A river or lake that flood over its borders and cause a large area of standing water may be simulated with the HYPE floodplain functionality. Read more about how the floodplains work in the model description section Floodplains.

A HYPE floodplain can only be formed from water that flows from a main river or an outlet lake; local streams and internal lakes cannot have an associated floodplain area. The floodplain and its water body are considered as one unique slc-class, and this class' area is the maximum extent of the floodplain. This means that floodplains do not constitute a new slc class and therefore the (previous) class area, that is the water body area (of main river or outlet lake), becomes larger to include the possibility to be flooded.

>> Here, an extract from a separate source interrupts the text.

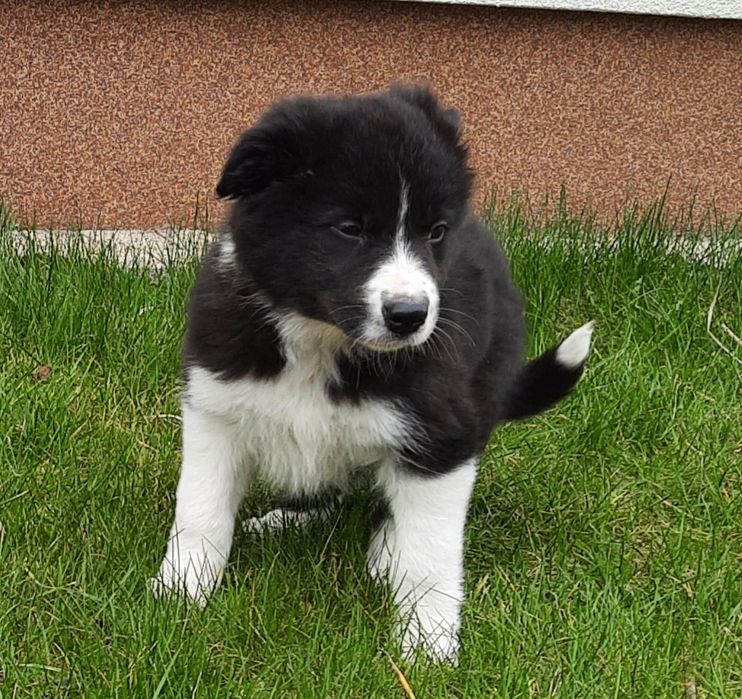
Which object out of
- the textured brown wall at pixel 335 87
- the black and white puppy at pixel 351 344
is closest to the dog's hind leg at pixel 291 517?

The modelled floodplains are described mainly by information given in the FloodData.txt file and by some parameters in the par.txt file. To use the floodplain model its model option is set in info.txt. The information in FloodData.txt can be grouped in three categories:

  1. area related data; area fractions between floodplain, water bodies and subbasins (including fpfol, fpfmr)
  2. elevation thresholds; thresholds between water body and flood plain and between water body and downstream lake/river (floll, flolp, flmmr, flmrp, fymol, fymmr)
  3. recession coefficients; coefficients to regulate the flow between water body and floodplain (rclfp, rclpl, rclfp, rclpr).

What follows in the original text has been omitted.